**SHORT EXERCISE:**
Please return the material below unchanged, starting at the line that contains "Given the scene" and stopping after the final line of the material.

**PROVIDED DATA:**
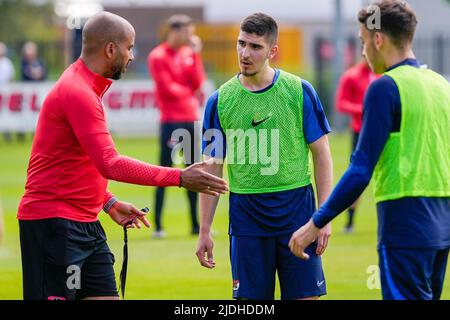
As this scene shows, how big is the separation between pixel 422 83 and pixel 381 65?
0.93 feet

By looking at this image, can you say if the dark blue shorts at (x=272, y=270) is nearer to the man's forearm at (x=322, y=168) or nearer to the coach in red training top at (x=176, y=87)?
the man's forearm at (x=322, y=168)

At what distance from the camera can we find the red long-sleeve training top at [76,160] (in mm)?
6684

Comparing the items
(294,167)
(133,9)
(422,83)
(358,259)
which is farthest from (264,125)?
(133,9)

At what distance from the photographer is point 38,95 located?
30.5 metres

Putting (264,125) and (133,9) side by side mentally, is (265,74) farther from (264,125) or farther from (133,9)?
(133,9)

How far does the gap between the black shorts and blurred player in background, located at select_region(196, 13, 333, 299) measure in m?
1.02

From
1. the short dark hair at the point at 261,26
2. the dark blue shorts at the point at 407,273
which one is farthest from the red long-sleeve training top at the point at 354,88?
the dark blue shorts at the point at 407,273

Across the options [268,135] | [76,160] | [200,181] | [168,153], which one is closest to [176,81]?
[168,153]

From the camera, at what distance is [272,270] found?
7.25m

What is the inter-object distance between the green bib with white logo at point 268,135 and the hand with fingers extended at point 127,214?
686 mm

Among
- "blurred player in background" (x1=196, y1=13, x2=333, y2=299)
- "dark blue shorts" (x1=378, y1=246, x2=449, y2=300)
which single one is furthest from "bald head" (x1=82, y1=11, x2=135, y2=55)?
"dark blue shorts" (x1=378, y1=246, x2=449, y2=300)

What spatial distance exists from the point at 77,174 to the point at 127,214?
0.70 meters

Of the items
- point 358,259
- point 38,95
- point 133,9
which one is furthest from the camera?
point 133,9

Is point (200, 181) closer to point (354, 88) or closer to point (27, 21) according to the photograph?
point (354, 88)
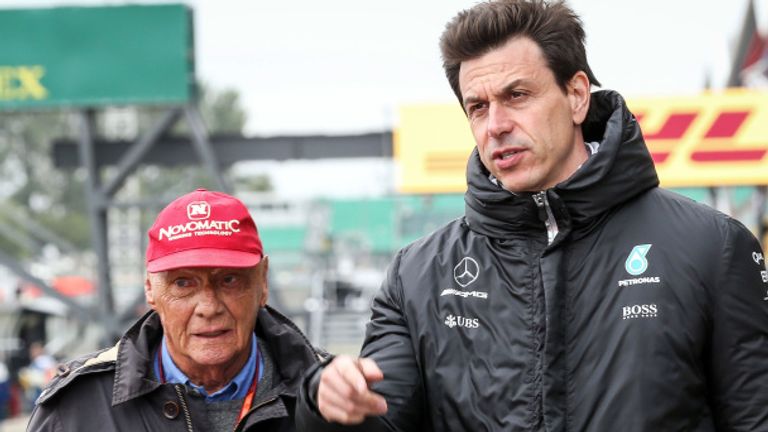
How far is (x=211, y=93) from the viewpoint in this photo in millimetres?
83688

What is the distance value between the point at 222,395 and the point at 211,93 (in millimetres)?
81572

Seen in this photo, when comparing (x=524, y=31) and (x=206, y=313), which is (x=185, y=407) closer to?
(x=206, y=313)

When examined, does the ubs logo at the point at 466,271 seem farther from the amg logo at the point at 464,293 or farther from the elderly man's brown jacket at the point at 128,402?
the elderly man's brown jacket at the point at 128,402

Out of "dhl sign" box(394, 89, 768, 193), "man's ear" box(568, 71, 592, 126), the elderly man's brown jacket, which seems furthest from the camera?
"dhl sign" box(394, 89, 768, 193)

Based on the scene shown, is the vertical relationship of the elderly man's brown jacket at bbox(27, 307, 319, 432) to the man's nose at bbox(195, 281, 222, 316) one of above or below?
below

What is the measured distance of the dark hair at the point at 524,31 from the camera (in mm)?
2959

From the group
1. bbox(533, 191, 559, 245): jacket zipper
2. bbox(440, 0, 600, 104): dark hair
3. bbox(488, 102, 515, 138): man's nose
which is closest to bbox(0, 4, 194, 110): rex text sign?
bbox(440, 0, 600, 104): dark hair

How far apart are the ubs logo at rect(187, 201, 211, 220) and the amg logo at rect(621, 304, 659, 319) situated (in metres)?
1.32

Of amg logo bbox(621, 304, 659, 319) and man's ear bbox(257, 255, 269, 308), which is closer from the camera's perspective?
amg logo bbox(621, 304, 659, 319)

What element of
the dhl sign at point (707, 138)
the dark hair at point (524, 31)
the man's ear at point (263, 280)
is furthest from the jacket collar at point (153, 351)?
the dhl sign at point (707, 138)

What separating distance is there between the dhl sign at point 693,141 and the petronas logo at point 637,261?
38.2ft

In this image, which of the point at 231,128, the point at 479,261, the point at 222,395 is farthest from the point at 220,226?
the point at 231,128

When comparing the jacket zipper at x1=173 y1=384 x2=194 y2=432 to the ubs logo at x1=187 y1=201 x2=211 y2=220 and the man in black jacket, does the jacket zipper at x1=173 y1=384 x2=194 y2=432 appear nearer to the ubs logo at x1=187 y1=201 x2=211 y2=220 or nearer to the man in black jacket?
the ubs logo at x1=187 y1=201 x2=211 y2=220

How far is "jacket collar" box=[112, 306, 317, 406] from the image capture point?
3.34m
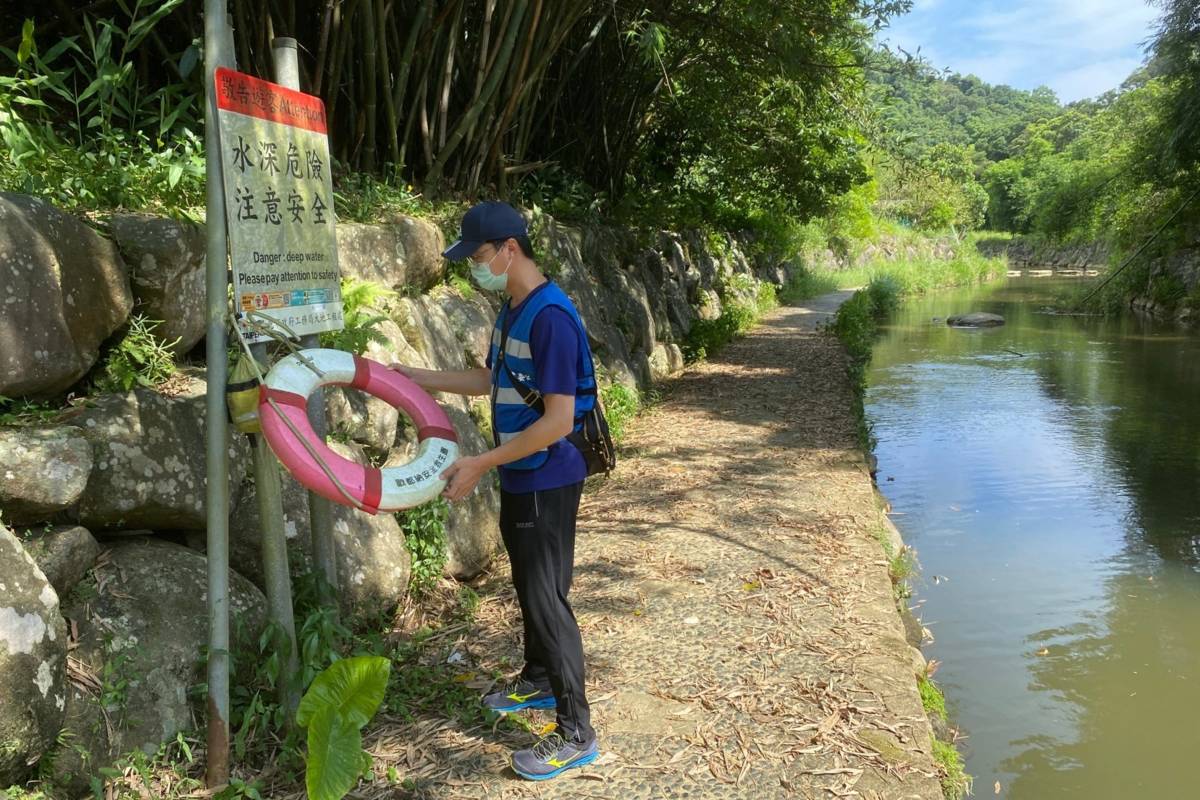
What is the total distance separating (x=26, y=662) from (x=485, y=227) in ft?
5.39

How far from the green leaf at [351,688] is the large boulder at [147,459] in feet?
2.45

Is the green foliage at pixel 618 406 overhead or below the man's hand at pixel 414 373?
below

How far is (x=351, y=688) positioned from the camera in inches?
100.0

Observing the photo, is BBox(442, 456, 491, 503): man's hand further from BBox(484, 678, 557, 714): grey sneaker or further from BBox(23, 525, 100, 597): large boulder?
BBox(23, 525, 100, 597): large boulder

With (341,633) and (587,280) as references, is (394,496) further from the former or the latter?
(587,280)

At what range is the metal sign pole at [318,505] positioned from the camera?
2.86 meters

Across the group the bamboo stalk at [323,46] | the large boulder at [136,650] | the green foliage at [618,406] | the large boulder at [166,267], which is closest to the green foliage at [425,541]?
the large boulder at [136,650]

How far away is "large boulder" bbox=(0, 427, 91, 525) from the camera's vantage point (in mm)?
2396

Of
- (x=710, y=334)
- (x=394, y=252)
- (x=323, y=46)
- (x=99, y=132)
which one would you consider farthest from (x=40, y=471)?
(x=710, y=334)

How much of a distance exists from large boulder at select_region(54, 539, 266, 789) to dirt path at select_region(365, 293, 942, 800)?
0.67 meters

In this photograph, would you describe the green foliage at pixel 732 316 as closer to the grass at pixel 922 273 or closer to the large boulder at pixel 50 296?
the grass at pixel 922 273

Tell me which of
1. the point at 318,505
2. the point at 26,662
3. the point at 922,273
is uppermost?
the point at 922,273

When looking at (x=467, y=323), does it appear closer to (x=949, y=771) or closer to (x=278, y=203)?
(x=278, y=203)

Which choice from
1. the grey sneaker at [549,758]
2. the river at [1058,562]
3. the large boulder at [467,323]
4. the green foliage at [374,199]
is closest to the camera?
the grey sneaker at [549,758]
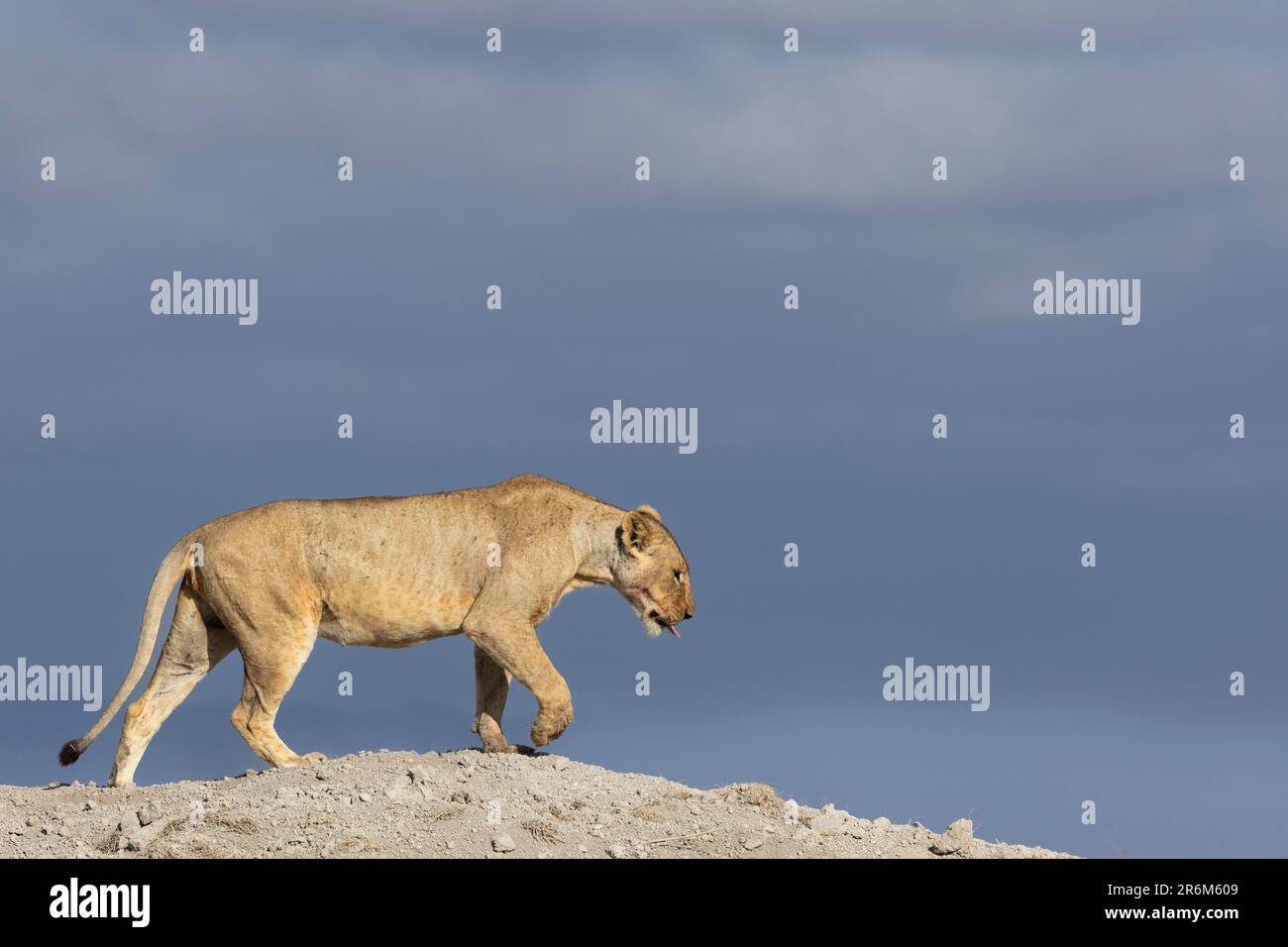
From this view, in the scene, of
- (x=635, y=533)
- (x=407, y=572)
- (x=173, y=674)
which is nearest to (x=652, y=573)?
(x=635, y=533)

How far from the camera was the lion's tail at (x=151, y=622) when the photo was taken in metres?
22.1

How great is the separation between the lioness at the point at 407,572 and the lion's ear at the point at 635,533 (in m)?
0.02

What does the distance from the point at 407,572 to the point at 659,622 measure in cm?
305

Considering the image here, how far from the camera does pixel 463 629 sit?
2117 cm

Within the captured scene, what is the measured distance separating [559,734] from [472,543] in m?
2.39

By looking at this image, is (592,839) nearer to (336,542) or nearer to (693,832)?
(693,832)

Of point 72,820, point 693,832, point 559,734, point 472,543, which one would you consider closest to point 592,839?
A: point 693,832

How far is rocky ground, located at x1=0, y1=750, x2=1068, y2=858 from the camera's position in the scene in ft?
60.5

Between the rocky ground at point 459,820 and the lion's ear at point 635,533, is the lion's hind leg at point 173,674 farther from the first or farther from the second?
the lion's ear at point 635,533

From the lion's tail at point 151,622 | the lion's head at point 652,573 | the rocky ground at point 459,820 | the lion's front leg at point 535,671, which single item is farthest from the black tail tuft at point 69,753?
the lion's head at point 652,573

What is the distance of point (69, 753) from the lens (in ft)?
73.5

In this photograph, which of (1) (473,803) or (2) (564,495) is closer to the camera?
(1) (473,803)
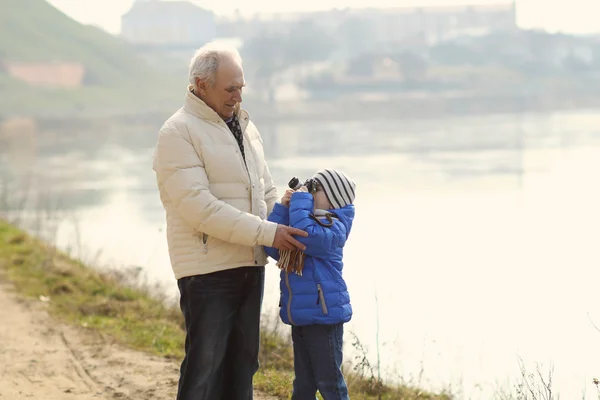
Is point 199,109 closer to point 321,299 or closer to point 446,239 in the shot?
point 321,299

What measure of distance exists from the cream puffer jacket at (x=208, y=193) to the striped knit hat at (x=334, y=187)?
22 centimetres

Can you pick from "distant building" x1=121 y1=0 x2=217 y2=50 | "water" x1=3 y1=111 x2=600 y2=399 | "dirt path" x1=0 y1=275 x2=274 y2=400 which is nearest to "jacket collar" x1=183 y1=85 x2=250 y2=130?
"dirt path" x1=0 y1=275 x2=274 y2=400

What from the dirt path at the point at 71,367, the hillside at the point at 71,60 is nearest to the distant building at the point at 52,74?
the hillside at the point at 71,60

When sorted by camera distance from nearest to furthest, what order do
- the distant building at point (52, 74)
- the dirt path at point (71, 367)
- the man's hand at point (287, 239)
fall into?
the man's hand at point (287, 239), the dirt path at point (71, 367), the distant building at point (52, 74)

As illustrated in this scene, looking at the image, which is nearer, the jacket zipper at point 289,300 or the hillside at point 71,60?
the jacket zipper at point 289,300

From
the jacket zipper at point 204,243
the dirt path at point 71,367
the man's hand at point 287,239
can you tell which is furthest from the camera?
the dirt path at point 71,367

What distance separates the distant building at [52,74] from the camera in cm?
5594

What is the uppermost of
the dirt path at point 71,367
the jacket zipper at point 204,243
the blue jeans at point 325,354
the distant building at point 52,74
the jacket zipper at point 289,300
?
the distant building at point 52,74

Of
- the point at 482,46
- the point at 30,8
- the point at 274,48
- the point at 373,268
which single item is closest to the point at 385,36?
the point at 482,46

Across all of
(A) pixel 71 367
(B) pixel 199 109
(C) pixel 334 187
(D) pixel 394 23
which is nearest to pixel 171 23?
(D) pixel 394 23

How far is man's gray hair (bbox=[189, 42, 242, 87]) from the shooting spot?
337 centimetres

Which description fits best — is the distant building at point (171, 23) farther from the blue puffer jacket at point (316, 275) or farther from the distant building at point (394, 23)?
the blue puffer jacket at point (316, 275)

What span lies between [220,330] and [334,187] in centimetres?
64

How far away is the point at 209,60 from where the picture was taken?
3.37 meters
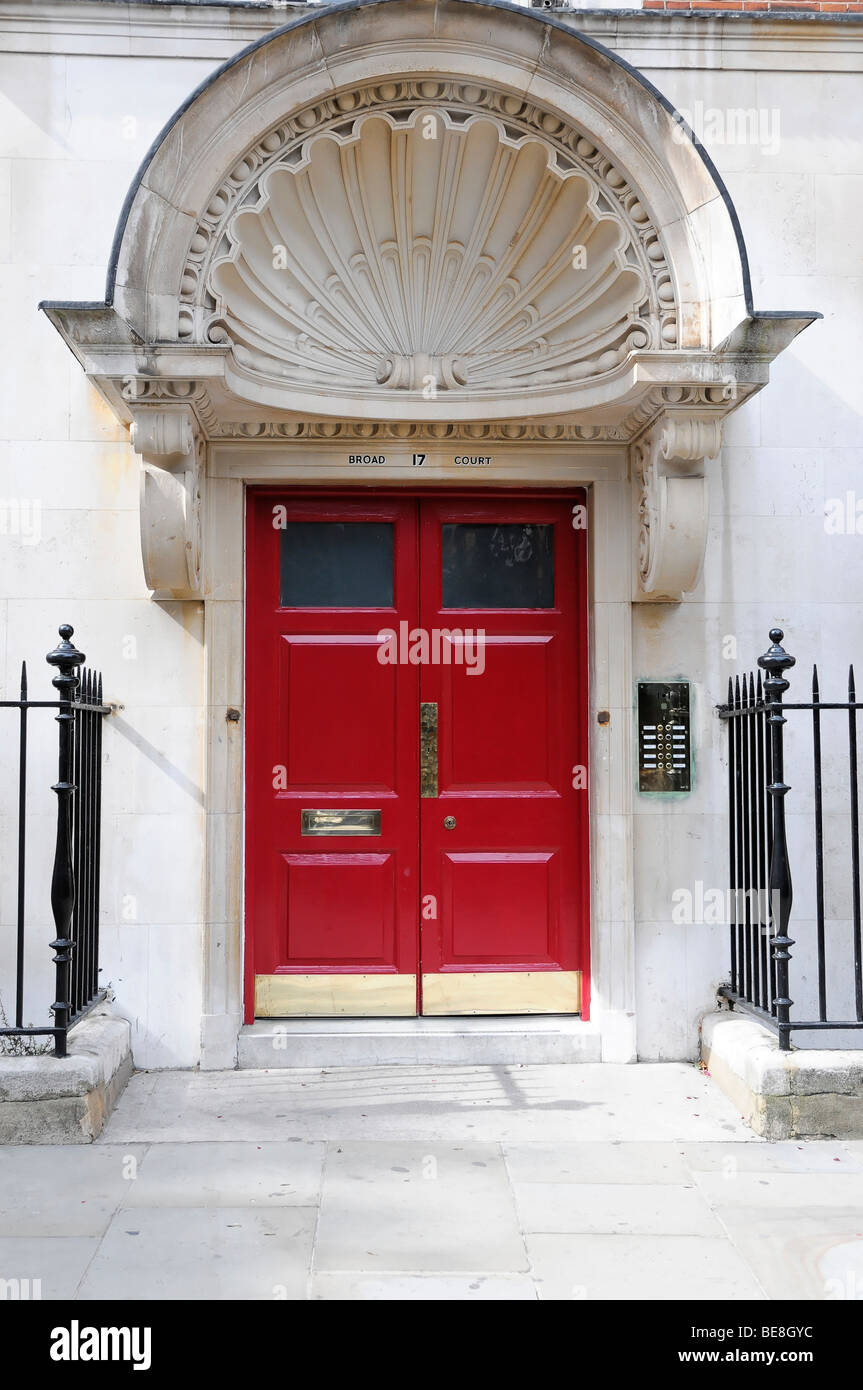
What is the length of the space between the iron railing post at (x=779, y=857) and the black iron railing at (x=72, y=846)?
9.50 feet

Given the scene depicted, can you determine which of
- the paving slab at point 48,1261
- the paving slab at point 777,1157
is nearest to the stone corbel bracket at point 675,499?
the paving slab at point 777,1157

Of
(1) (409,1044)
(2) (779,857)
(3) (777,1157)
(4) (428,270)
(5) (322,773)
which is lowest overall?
(3) (777,1157)

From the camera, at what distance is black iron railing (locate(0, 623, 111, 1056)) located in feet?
15.1

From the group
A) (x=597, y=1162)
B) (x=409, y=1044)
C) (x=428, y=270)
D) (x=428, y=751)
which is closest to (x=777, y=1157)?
(x=597, y=1162)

**SOLUTION TO THIS PROBLEM:**
Given the scene depicted, can you determine which of
- the paving slab at point 48,1261
- the paving slab at point 777,1157
is nearest to the stone corbel bracket at point 675,499?
the paving slab at point 777,1157

Of
(1) (409,1044)
(2) (779,857)
(3) (777,1157)
(4) (428,270)
(5) (322,773)
which is lowest overall?
(3) (777,1157)

From the camera, at what distance is black iron railing (locate(0, 623, 111, 1056)) located in feet?
15.1

From the group
A) (x=597, y=1162)
B) (x=409, y=1044)
C) (x=428, y=270)
D) (x=428, y=751)
which is closest to (x=777, y=1157)?
(x=597, y=1162)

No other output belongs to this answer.